Rome, GA Tornado, Apr 1921
At the Wyatt Book Store a plate glass over the show or display windows was blown out, three show cases were broken and the picture rack was demolished.
A pair of penny weighing scales was torn up in front of the Strand movie theatre and a traffic sign at Broad and Third avenue was blown over.
The following sustained broken plate glass windows: Bartlett Automotive Equipment Co., Gammon's, G. H. Hays, the McDonald Furniture Co., O. Willingham and several of the fronts of the wholesale houses on the west side of Broad street between First and Second avenues.
Many small windows, awnings and signs were caught and broken down. Trees were blown down in the yards of Wade Hoyt, 603 West First street ; 600 Broad street, corner of Sixth avenue ; J. W. Bryson, 10 Seventh avenue, the old W. M. Towers place (large tree against center of house) ; the old Underwood cottage, across West First street from the Bryson home (large tree took off corner and rested against house) ; the cottage of Miss Julia Omberg, next door to the Lanham place on West First street ; the home between the Wade Hoyt place and the Oostanaula river. Limbs were strewn over the yard of Ed Maddox at Broad and Seventh avenue, and across Fifth avenue back of the Hotel Forrest.

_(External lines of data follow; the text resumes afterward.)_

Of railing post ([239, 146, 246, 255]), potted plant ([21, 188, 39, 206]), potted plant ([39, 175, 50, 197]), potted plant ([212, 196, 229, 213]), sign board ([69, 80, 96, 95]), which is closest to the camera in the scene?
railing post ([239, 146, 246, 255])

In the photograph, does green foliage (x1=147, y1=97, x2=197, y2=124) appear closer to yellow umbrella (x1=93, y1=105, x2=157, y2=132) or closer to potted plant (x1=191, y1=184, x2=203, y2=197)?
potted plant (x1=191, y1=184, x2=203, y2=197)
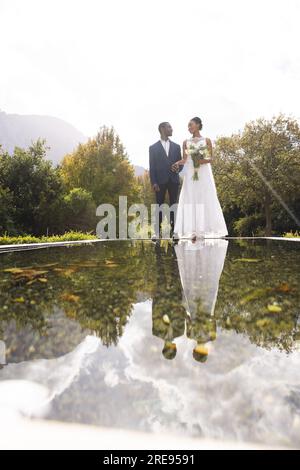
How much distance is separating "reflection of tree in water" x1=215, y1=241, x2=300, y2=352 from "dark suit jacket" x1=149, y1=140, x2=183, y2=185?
521 cm

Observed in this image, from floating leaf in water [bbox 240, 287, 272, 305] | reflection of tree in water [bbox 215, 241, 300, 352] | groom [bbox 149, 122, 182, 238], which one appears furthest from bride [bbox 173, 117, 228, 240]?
floating leaf in water [bbox 240, 287, 272, 305]

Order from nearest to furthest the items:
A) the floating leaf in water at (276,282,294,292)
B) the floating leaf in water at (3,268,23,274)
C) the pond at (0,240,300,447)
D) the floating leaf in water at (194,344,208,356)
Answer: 1. the pond at (0,240,300,447)
2. the floating leaf in water at (194,344,208,356)
3. the floating leaf in water at (276,282,294,292)
4. the floating leaf in water at (3,268,23,274)

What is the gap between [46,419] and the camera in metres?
1.23

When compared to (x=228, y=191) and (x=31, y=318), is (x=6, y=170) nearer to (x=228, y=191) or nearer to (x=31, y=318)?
(x=228, y=191)

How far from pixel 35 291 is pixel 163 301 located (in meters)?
1.31

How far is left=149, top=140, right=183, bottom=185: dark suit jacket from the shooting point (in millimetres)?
9320

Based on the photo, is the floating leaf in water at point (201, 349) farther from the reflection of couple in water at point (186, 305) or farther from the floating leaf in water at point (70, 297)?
the floating leaf in water at point (70, 297)

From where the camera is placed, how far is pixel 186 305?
8.93 ft

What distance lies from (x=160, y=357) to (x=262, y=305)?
126 cm

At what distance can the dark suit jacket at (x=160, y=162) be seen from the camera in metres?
9.32

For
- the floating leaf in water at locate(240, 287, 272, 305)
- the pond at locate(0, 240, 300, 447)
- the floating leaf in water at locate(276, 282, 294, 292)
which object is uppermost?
the floating leaf in water at locate(276, 282, 294, 292)

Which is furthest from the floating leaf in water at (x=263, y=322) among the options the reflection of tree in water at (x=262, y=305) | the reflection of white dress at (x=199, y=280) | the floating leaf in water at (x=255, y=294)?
the floating leaf in water at (x=255, y=294)

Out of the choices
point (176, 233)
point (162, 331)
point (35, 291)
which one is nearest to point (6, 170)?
point (176, 233)

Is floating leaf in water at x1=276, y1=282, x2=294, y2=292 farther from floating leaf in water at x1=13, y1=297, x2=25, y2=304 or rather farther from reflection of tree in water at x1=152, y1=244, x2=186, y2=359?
floating leaf in water at x1=13, y1=297, x2=25, y2=304
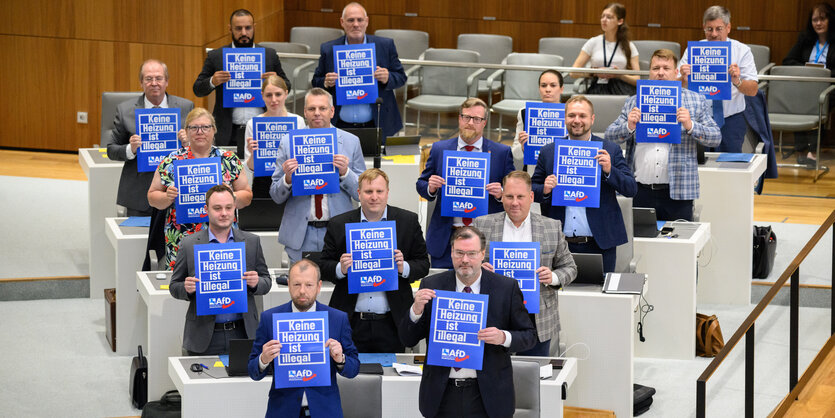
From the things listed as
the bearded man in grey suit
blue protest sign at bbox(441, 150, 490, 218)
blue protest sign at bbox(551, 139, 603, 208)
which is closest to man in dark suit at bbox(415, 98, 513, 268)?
blue protest sign at bbox(441, 150, 490, 218)

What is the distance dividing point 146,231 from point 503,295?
130 inches

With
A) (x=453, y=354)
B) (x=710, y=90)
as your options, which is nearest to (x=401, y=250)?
(x=453, y=354)

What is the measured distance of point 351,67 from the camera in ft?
27.2

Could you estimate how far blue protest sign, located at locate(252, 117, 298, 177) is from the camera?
754cm

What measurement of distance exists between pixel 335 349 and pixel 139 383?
83.6 inches

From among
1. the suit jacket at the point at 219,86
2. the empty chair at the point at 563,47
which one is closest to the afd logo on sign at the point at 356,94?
the suit jacket at the point at 219,86

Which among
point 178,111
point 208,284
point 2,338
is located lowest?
point 2,338

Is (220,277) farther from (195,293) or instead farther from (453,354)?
(453,354)

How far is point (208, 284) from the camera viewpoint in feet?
19.7

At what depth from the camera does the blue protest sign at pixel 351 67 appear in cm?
829

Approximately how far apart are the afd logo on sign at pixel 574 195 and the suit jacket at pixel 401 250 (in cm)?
100

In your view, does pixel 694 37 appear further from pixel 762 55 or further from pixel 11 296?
pixel 11 296

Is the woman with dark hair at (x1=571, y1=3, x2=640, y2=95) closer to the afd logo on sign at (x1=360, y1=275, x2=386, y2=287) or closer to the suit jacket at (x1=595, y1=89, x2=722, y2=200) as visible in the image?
the suit jacket at (x1=595, y1=89, x2=722, y2=200)

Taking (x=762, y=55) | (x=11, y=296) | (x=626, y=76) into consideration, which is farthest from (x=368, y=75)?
(x=762, y=55)
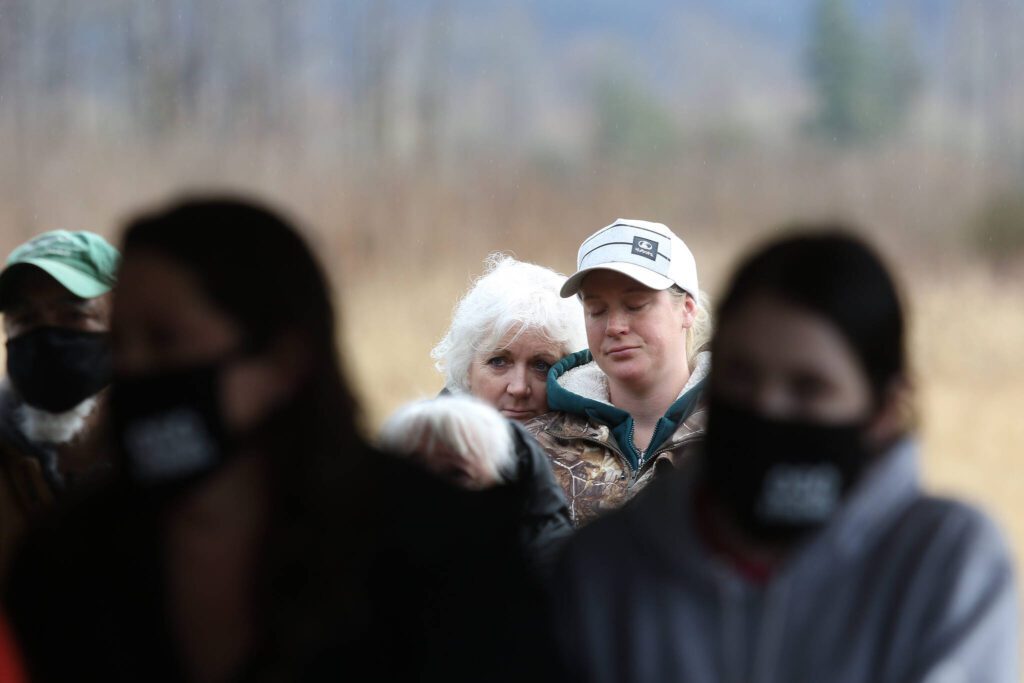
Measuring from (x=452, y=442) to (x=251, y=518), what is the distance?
89cm

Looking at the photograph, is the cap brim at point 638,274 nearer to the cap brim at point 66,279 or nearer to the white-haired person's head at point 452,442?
the white-haired person's head at point 452,442

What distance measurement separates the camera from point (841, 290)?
205cm

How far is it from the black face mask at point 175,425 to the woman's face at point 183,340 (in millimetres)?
17

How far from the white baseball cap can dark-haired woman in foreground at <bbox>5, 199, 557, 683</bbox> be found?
1679mm

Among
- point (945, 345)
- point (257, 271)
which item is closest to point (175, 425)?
point (257, 271)

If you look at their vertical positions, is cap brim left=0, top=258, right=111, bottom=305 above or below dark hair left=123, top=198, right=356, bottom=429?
below

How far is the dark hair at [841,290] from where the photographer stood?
6.70 ft

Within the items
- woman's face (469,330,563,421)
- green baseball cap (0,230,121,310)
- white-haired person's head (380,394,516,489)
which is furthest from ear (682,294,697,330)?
green baseball cap (0,230,121,310)

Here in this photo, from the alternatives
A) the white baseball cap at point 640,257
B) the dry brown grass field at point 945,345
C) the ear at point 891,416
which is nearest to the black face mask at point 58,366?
the white baseball cap at point 640,257

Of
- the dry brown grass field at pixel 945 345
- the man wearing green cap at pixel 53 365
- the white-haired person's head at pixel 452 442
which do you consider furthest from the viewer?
the dry brown grass field at pixel 945 345

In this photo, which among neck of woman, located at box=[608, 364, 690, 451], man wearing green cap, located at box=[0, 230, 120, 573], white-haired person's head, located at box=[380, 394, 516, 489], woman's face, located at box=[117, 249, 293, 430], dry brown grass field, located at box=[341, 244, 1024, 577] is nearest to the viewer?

A large sugar berry tree at the corner of The Rome News office blew toward the building, narrowly missing P. J. Fulcher, a farmer living on the Central Grove road beyond the Berry Schools, and demolishing a Ford automobile owned by F. C. Bennett, of 13 Fourth avenue, and the Fulcher buggy. Mr. Fulcher had just taken his horse out of the vehicle. A falling wire burnt him slightly on the right hand. An American Railway Express Co. delivery wagon was passing at Fourth avenue and West First when the tree crashed down. The wind blew the wagon over on its side and threw out the driver, Geo. W. Turner, and a lot of large empty pasteboard cartons, one of which was blown into the hole left by the tree roots. The horse ran away down Broad street, probably to the express company stable.
Parts of two chimneys were blown off The News building into an alley near the Oostanaula river.
The tornado swept up the Oostanaula, raising the water about 12 feet, according to two men who were sitting on the end of a platform of the Atlantic Ice & Coal Corporation plant, on Fourth avenue and the river. The tail of the thing swept within 35 feet of them, snapping off several limbs and curving in front of the Rome Laundry Company across the street and carrying a shower of roof tin with it, after which it hit the tree at The News corner. Then it twisted to the left of the courthouse and stripped enough tin off the Davis Foundry & Machine Co. to smash a plate glass window or so of the Dodge Automobile agency at Fifth avenue and West First street.